[start DATA SUPPLIED]

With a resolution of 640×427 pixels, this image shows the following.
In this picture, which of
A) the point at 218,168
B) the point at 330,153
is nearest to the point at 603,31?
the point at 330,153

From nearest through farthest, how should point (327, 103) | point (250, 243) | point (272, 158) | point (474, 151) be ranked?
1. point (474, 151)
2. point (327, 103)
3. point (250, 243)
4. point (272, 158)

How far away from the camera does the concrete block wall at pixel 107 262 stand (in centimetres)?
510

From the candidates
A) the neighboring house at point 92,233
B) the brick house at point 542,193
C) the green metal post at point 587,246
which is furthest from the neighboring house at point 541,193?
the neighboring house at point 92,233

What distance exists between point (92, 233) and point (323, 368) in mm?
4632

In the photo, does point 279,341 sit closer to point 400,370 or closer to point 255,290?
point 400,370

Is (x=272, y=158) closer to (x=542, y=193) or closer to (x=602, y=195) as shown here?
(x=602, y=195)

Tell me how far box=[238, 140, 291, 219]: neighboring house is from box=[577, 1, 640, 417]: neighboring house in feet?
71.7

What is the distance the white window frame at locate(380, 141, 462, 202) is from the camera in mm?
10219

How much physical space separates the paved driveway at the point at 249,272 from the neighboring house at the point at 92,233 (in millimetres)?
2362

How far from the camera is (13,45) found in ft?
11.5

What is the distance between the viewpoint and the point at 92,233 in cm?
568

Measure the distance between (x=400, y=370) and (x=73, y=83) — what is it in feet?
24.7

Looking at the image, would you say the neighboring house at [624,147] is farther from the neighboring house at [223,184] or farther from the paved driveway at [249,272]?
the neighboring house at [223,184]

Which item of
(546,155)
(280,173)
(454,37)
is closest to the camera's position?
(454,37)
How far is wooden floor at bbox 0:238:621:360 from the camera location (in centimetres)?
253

[end DATA SUPPLIED]

Return all of the records above, line for line and without any change.

With a resolution of 640×427 pixels, this image shows the following.
In this picture, which of
A) the point at 218,168
B) the point at 330,153
is nearest to the point at 603,31?
the point at 330,153

From nearest through farthest, how should point (327, 103) | point (250, 243) | point (272, 158) | point (474, 151) be ranked?
1. point (474, 151)
2. point (327, 103)
3. point (250, 243)
4. point (272, 158)

How far away from the camera does the concrete block wall at pixel 107 262 stand (in centimetres)?
510

From the candidates
A) the neighboring house at point 92,233
B) the brick house at point 542,193
C) the green metal post at point 587,246
which is furthest from the neighboring house at point 541,193?
the neighboring house at point 92,233

What distance exists between point (92, 233) and point (323, 368) in mm?
4632

In the photo, does point 279,341 sit closer to point 400,370 or closer to point 255,290?
point 400,370

Is (x=272, y=158) closer to (x=542, y=193) or closer to (x=602, y=195) as shown here?
(x=602, y=195)

Tell me how far box=[238, 140, 291, 219]: neighboring house is from box=[577, 1, 640, 417]: neighboring house in feet?
71.7

What is the distance the white window frame at locate(380, 141, 462, 202) is from the camera in mm?
10219

How much physical space separates the paved driveway at the point at 249,272 from the neighboring house at the point at 92,233 (in millimetres)?
2362

How far from the camera is (13,45) found in ft?
11.5

What is the distance between the viewpoint and the point at 92,233 in cm?
568

Measure the distance between (x=400, y=370) and (x=73, y=83) — what is it in feet?
24.7

Looking at the image, would you say the neighboring house at [624,147] is farther from the neighboring house at [223,184] or farther from the paved driveway at [249,272]?
the neighboring house at [223,184]

Which item of
(546,155)
(280,173)
(454,37)
is closest to the camera's position?
(454,37)
How far is wooden floor at bbox 0:238:621:360 from the camera location (in centimetres)?
253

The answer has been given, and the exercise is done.